I’m trying to solve Ax = b in matrix.
r = [4; -1; zeros(n-2)]
and I’m using this function to generate matrix with n [10,100,200,300,400] and try to solve Ax = b (Cholesky factorization)
I found that probably I can use LDL factorization
for a in [10, 100,200,300,400]
A = toeplitz(a)
LDLT = ldl(A)
x = LDLT \b
and gave it `UndefVarError: ldl not defined
 top-level scope at .\In:3`
I’m not sure what I should change. Or maybe it’s not a good way to resolve this and there is another way ?
Are you looking for
search: ldlt ldlt! LDLt foldl mapfoldl
ldlt(S::SymTridiagonal) -> LDLt
Compute an LDLt factorization of the real symmetric tridiagonal matrix S such that S =
L*Diagonal(d)*L' where L is a unit lower triangular matrix and d is a vector. The main use of an
LDLt factorization F = ldlt(S) is to solve the linear system of equations Sx = b with F\b.

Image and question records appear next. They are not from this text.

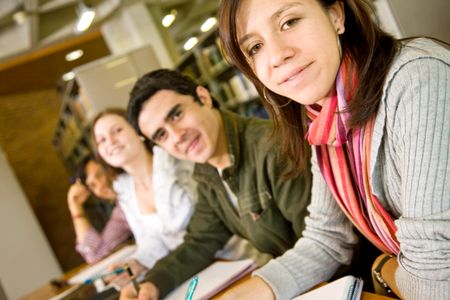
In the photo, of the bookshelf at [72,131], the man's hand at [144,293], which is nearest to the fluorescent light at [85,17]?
the bookshelf at [72,131]

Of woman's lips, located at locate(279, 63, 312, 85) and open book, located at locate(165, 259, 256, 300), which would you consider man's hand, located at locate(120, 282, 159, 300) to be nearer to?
open book, located at locate(165, 259, 256, 300)

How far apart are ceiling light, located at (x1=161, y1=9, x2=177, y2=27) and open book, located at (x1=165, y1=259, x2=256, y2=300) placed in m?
5.34

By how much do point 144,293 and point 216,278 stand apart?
24cm

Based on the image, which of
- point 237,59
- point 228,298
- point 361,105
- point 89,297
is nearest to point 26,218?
point 89,297

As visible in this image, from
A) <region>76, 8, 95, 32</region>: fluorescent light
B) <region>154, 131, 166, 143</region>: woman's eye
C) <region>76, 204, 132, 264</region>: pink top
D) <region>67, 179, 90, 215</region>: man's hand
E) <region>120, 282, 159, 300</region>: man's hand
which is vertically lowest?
<region>120, 282, 159, 300</region>: man's hand

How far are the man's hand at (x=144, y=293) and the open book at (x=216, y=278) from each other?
0.05 metres

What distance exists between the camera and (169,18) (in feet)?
20.9

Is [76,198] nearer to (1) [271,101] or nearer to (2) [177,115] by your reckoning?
(2) [177,115]

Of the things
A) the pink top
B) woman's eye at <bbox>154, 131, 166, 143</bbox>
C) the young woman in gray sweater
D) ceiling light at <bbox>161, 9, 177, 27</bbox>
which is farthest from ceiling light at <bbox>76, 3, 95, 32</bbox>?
the young woman in gray sweater

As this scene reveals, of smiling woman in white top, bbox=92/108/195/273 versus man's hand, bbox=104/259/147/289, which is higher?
smiling woman in white top, bbox=92/108/195/273

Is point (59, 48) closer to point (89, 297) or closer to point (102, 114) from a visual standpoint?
point (102, 114)

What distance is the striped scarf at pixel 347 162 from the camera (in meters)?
0.85

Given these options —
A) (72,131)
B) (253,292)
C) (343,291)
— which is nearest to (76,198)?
(253,292)

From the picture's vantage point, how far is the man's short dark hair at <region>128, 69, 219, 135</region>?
4.75ft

Since the matrix is symmetric tridiagonal, you should take advantage of that by constructing the
SymTridiagonal type, which has only O(n) storage and can be solved in O(n) time:
mymatrix(n) = SymTridiagonal(fill(4, n), fill(-1, n-1))
If you just do
mymatrix(n) \ b, it automatically uses the LDLᵀ factorization, which for a tridiagonal matrix takes O(n) time.